▸ **Task instructions**
What lines below include the word "with"? Copy each one.

▸ **Data block**

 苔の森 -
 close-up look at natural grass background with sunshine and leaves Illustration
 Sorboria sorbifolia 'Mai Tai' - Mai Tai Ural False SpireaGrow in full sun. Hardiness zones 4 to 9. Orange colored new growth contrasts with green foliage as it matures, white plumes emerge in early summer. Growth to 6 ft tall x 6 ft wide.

▸ **Exercise answer**
 close-up look at natural grass background with sunshine and leaves Illustration
 Sorboria sorbifolia 'Mai Tai' - Mai Tai Ural False SpireaGrow in full sun. Hardiness zones 4 to 9. Orange colored new growth contrasts with green foliage as it matures, white plumes emerge in early summer. Growth to 6 ft tall x 6 ft wide.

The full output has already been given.